Abstract:
Objective The karst ecosystem is relatively vulnerable to forest fire due to interlaced agriculture and forestry and the fire source, which poses serious impact on the restoration of karst ecosystem. Thus, investigating the spreading rate of forest fire under no-wind and zero-slope conditions was of great significance for the restoration of vegetation and forest fire prevention in this region.
Method This study focuses on the surface combustibles under three typical coniferous forests within the karst ecosystem. Under indoor no-wind and zero-wind conditions, coniferous beds layers similar to those found in the wild were constructed, and 188 ignition experiments were conducted with different gradient combinations of moisture content, thickness, and loads factors as variables.
Result (1) Under the same conditions, there was no significant difference in forest fire spreading rate between Pinus yunnanensis and Pinus armandii, but both rates were significantly higher than that of Pinus massoniana (P < 0.001). (2) The moisture content of fuelbed could significantly retard the spreading rate of all fuelbed, while the height of fuelbed had a significant promoting effect, and the loading had promoting effect on the spreading rate of the needle bed of Pinus yunnanensis and Pinus armandii. (3) Fitting with additive model, the mean absolute error of spreading rate of fuelbed of Pinus massoniana, Pinus yunnanensis and Pinus armandii was 0.013, 0.029 and 0.020 m/min, respectively, and the mean absolute error of multiplier model of forest fire spreading rate of fuelbed of Pinus massoniana, Pinus yunnanensis and Pinus armandii was 0.014, 0.023, 0.018 m/min, respectively. Besides, both prediction models could explain over 75% of the dynamic of forest fire spreading rate. (4) The mean absolute error and mean relative error of the extrapolation error of additive model were 0.108 m/min and 42.50%, respectively. The extrapolation effect of multiplicative model was better than that of the additive model, with the mean absolute error and relative error of 0.086 m/min and 28.20%, respectively.
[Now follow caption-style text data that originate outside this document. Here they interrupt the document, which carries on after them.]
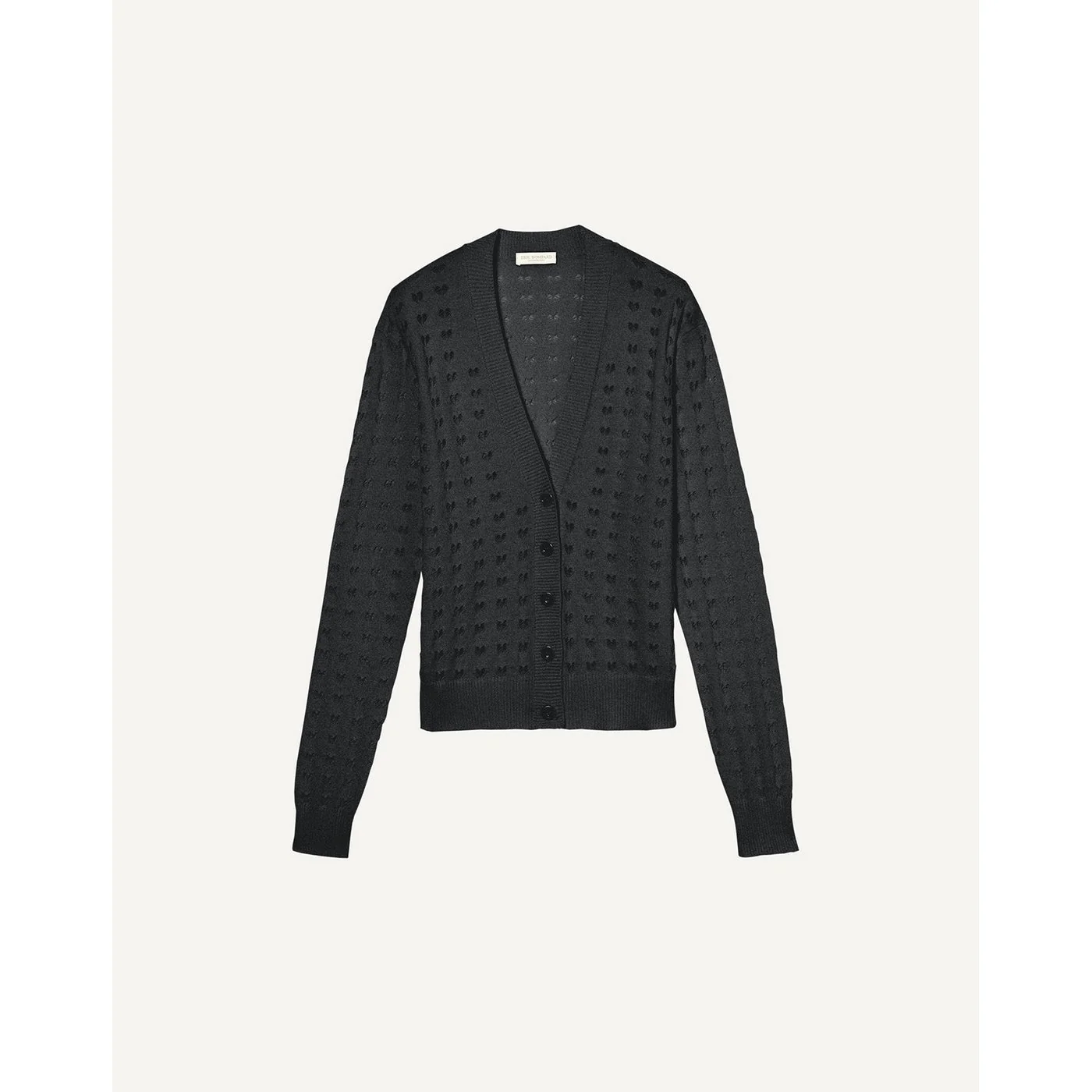 Eric Bompard - Gilet Point Cœur Coton Bio Et Cachemire - Anthracite - Femme - Image 3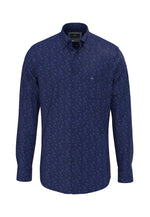 Load image into Gallery viewer, Navy Winter Flower Print Shirt
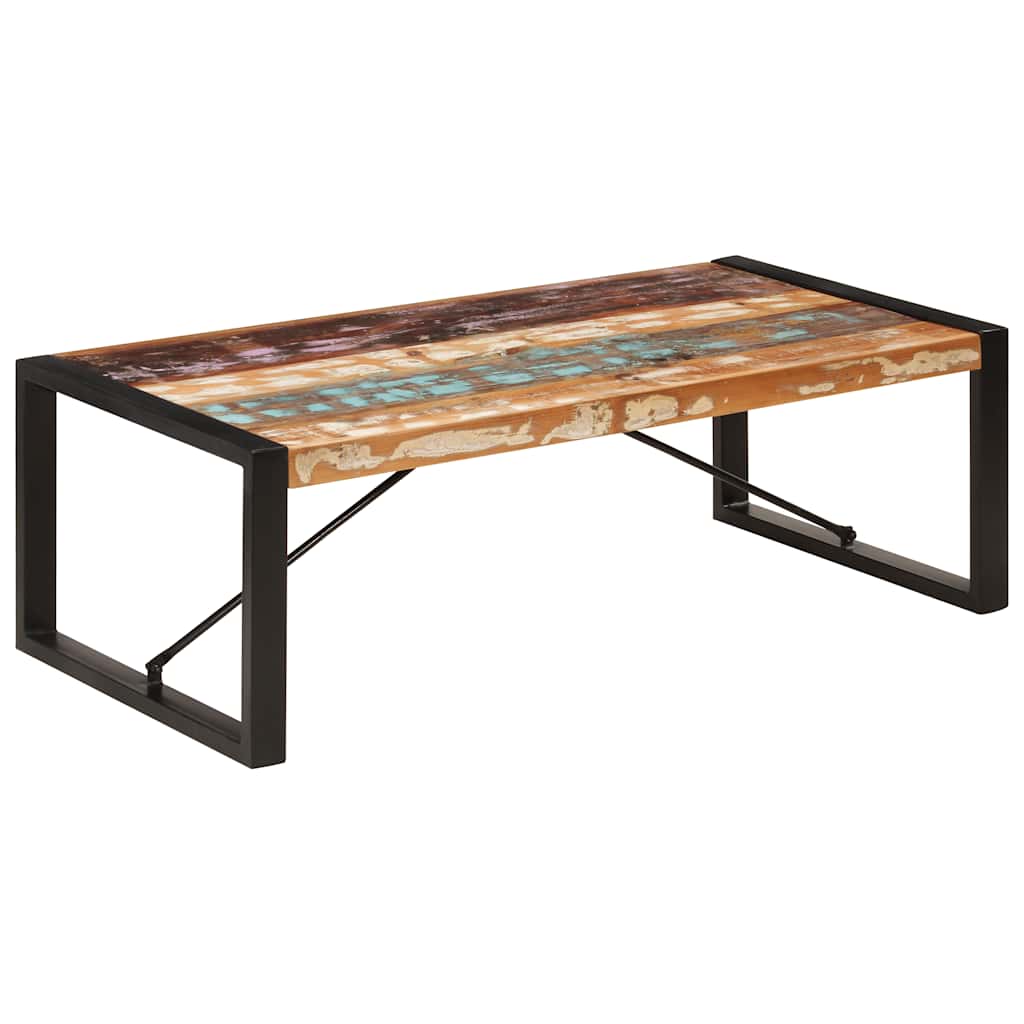 Vidaxl Coffee Table, 120 X 60 X 40 Cm, Solid Reclaimed Wood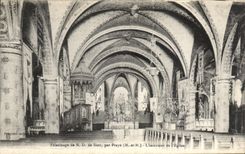 VINTAGE POSTCARD Praye L interior of L Church Pilgrimage of ND of Sion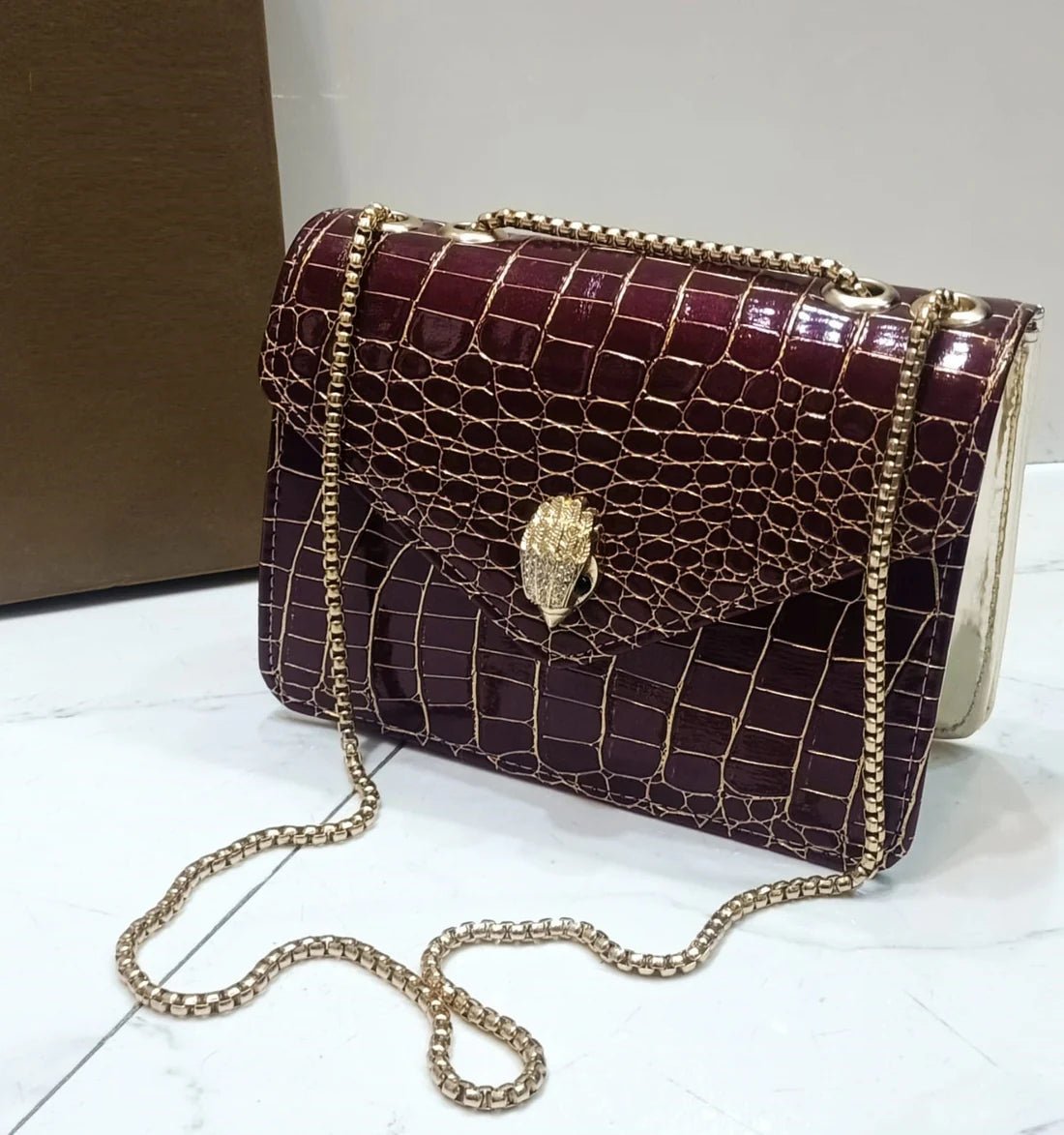 Golden Chain Bag - Spunkz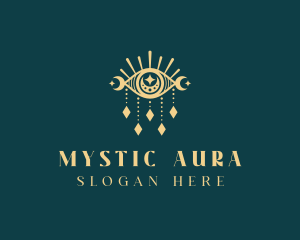 Boho Mystical Eye logo design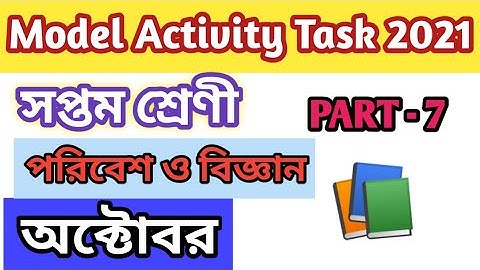 Class 7 Science (পরিবেশ ও বিজ্ঞান)|Model Activity Task Part 7| Full Solved WBBSE @SM StudyHelp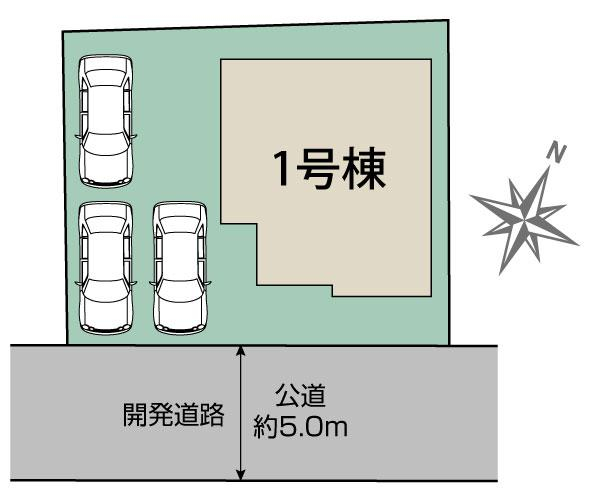 甲斐市西八幡2期1棟 区画図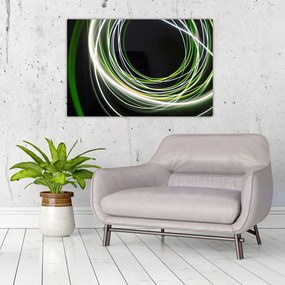 Obraz cu linii verzi (90x60 cm)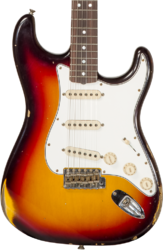 Str shape electric guitar Fender Custom Shop Late 1964 Stratocaster #CZ569756 - Relic target 3-color sunburst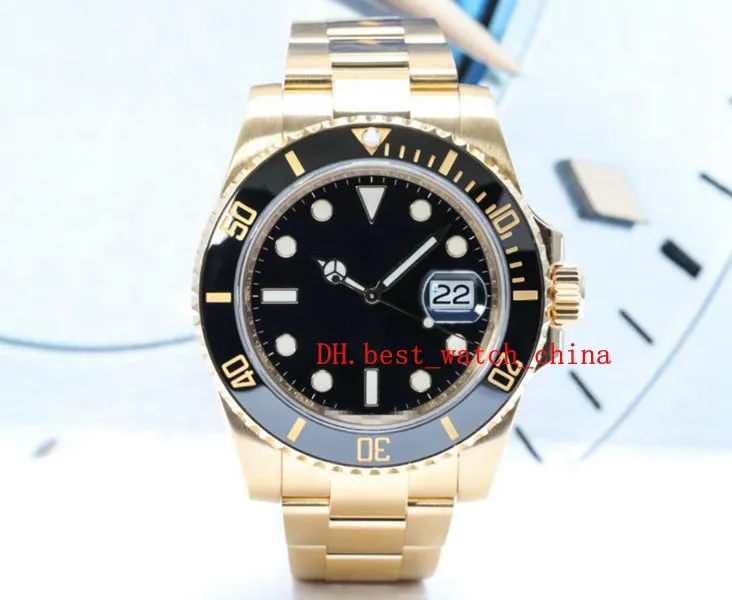 116618LN Reloj Serie 18K Oro Negro Cerámica Círculo Agua Fantasma Automático Mecánico Reloj para hombres Asia 2813 Sport Sapphire Glass 2022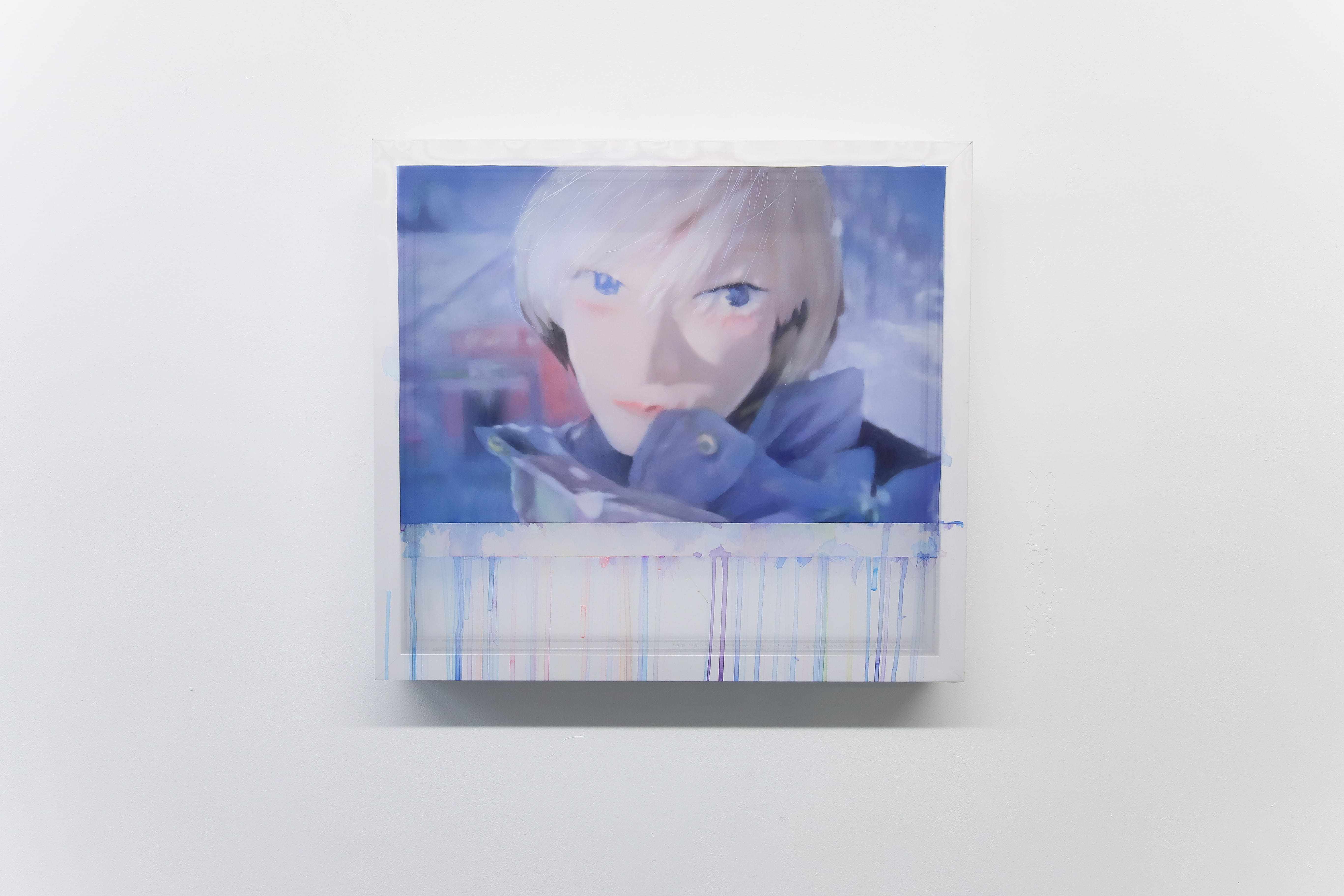 14	YOSHIDA Momoko, “hemi hemi•Typin’ #5”, 2024, Acrylic on Polyester Fabric, 400 x 440 (m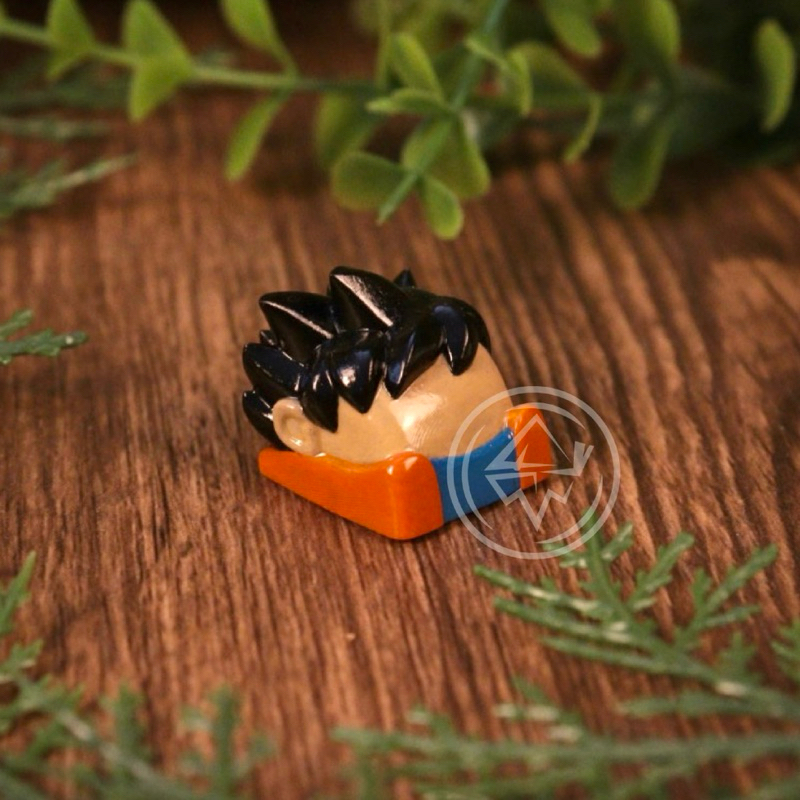 Goku artisan keycaps dbz Dragon Ball Z keycaps son goku saiyant anime ...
Conclusion This study reveals the influence of fulebed characteristics on the forest fire spreading rate in karst ecosystem. The spreading rate of three coniferous beds is high under the experiment condition, and it is possible to spread and cause disasters. Based on prediction accuracy and extrapolation effect, it is suggested to select multiple model to simulate forest fire spreading rate. These findings provide valuable understandings and insights for forest fire prevention in karst ecosystem.